Canine Cutaneous Mast Cell Tumours Fact Sheet
Mast cell tumours in dogs are common tumours of the skin.
Whilst many mast cell tumours can be cured by appropriate management and veterinary oncology, dogs that get one can frequently develop other separate mast cell tumours elsewhere on their skin at other times in their life.
What is a Mast cell tumour?
Mast cell tumours in dogs arise from a special type of cell that typically lives in the skin. Their job is to orchestrate inflammatory reactions. Therefore, mast cell tumours in dogs can show changes typically associated with inflammation like swelling and redness. In fact, owners often comment that the lump in question has been fluctuating in size prior to their referral appointment.
There is a marked variation in the degree of severity of a mast cell tumour and for this reason a tumour grading scheme is used. This categorises mast cell tumours into three groups usually described as grades 1-3; sometimes the terms well-differentiated, intermediately differentiated and poorly differentiated are used. The tumour grade significantly influences the treatment decision-making process. Many of these tumours can be cured but only by appropriate intervention and there is great merit in finding out what grade a mast cell tumour is before definitive treatment is planned.
The higher grade a tumour is, the more likely it is to infiltrate into the normal looking body tissues around the tumour and the more likely it is to spread through the body via the blood or lymph systems. Mast cell tumours do not have a typical appearance and so any lump in or under the skin could be one. Diagnosis is typically made by fine needle aspirate; this allows the acquisition of a small number of cells from a lump that can then be examined under a microscope. Sedation is rarely required and certain tumours, like mast cell tumours, are very readily identified by this means.

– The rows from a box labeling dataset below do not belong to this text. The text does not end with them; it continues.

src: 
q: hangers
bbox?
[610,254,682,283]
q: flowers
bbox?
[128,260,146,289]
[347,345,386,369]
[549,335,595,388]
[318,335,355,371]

Once a mast cell tumour has been diagnosed a complex web of decisions need to be made. Ideally the grade of the tumour is determined first. This requires a biopsy to be obtained and submitted to a pathology laboratory.
Sometimes mast cell tumours are not identified until after surgery to remove what had appeared to be an innocuous skin lump. The pathology laboratory describes the presence of a mast cell tumour and they will usually define the tumour grade and comment on the degree of invasiveness of the tumour. Under these circumstances further treatment is often necessary as the surgery has rarely been adequate to completely remove the cancer.
In the initial assessment of any patient with a lump that is considered likely to be cancerous, the local lymph nodes are examined by palpation. If they are enlarged, samples need to be obtained to determine whether there is evidence of tumour spread.
Low grade mast cell tumours in dogs can be cured in almost all cases. Surgical removal with appropriate margins of apparently normal tissue (1cm) is appropriate.
Intermediate grade tumours require wider margins of excision, 2-3cm is appropriate in most cases, with a complete unadulterated layer of protective fibrous tissue removed to prevent spread through the underside of the tumour. It is important to note though that approximately 15% of these patients have spread of their tumour before the diagnosis is made. There is clearly limited merit in successful removal of a single lump in the skin if cancer is left behind in other parts of the body.
High grade mast cell tumours in dogs tend to look bad from the start. They can be big, red and frequently discharging serum or blood with no apparent border between the normal and the cancerous tissues. Surgical removal of these tumours requires much wider margins of normal tissue to be removed with associated protective fibrous layers as for the intermediate grade tumours. Approximately 80% of these mast cell tumours in dogs have spread before the time of diagnosis and therefore the role of surgery in their management is limited.
Other treatments do exist for canine cutaneous mast cell tumours. As a rule, they are less effective than surgery in that they do not cure the disease. However, there are instances when these treatments are more appropriate.
Radiotherapy or radiation therapy has a particular role to play in the management of mast cell tumours at sites that are not amenable to surgery, for instance the lower limb or around the face. Radiotherapy can dramatically affect the further progression of mast cell tumours in dogs, irrespective of tumour grade, with many cases failing to worsen for many months or even years after treatment. For this reason radiotherapy is also used in the post-operative management of some mast cell tumours, when there is a strong suspicion of incomplete removal. By and large the side effects of radiotherapy are minimal; a small number of cases develop reddening of the skin that can be irritating but this tends to be short-lived. More serious effects can develop in the long term and for this reason radiotherapy is undertaken less freely in younger patients.
While there are countless descriptions of the use of chemotherapy in the management of canine cutaneous mast cell tumours in the veterinary literature, many of the successes reported have probably failed to recognise that a number of the cases described were already cured by the earlier administration of appropriate surgery. As a result, the stated responses to chemotherapy are likely to be overoptimistic.
Having said that, we do use chemotherapy when appropriate in the management of metastatic mast cell tumours and in this particular context we have recorded some very favourable results. Unfortunately, the response to chemotherapy can be unpredictable. While every effort is made to control the patient’s disease, it is not controlled at the expense of quality of life. Our overriding philosophy in the management of all canine and feline cancer patients is the promotion of quality of life first and length of life second.
If you are concerned about the health of your pet you should contact your veterinary surgeon.